- **EXTRAIT À LIRE**
_ _ _ _ _

La quête d’une forme de réalité a poussé l’auteur à construire son monde à travers le prisme déformant d’un miroir dans lequel notre monde est décliné sous des avatars plus ou moins reconnaissables. Si, bien entendu, il s’agit d’une œuvre de fantasy, Georges R.R. Martin s’est appuyé sur notre monde, pour le remodeler petit à petit, l’éclater, afin de distiller des indices sur des sources, mais aussi de nous perdre. Quoi de plus réaliste que d’offrir des indices contradictoires au détour d’une lecture de mestre Yandel ou archimestre Gyldayn ? Comment organiser une histoire éclatée ? C’est tout ce qui est traité dans la seconde partie. Un exemple, particulièrement éclairant, permet d’introduire cette dernière : les Dothrakis. Ces derniers, peuple très important pour l’intrigue globale, ont des influences multiples ; Scythes, Huns, Mongols et Amérindiens. Autant de siècles combinés, autant d’évolutions synthétisées dans un seul peuple. Assurément la chronologie des influences n’est pas linéaire, ce qui favorise le papillonnage de la seconde partie.

_ _ _ _ _

- **DONNÉES FOURNIES**
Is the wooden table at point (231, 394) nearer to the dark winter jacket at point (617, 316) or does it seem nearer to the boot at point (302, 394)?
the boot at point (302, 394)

_ _ _ _ _

- **SÉRIE DE CONSIGNES**
a – Citez tous les peuples que l'extrait à lire présente comme des influences des Dothrakis.
b – Rédigez la suite de l'extrait consacré aux sources du monde de fantasy, à partir de sa dernière phrase.
Le matériel fourni provient d'une autre source que l'extrait.

- **RÉPONSES ATTENDUES**
a – Scythes, Huns, Mongols et Amérindiens.

b –
Seconde partie : les influences historiques dans le trône de fer

Le cœur de cet essai est découpé en dix parties, assez inégales dans leur développement. D’une dizaine de pages, on peut allègrement atteindre les quasi cent pages. Même si l’approche se veut pour l’essentiel chronologique, on passe ainsi de la Préhistoire à l’imaginaire celtique, avant de s’intéresser à l’Antiquité puis aux aspects plus médiévaux. Il n’en reste pas moins que le mélange des différentes influences, précisée à travers le cas initial des Dothrakis, implique de ne pas se focaliser sur une approche strictement linéaire. Le mieux est donc d’utiliser la table finale, et d’y puiser au gré de ses envies.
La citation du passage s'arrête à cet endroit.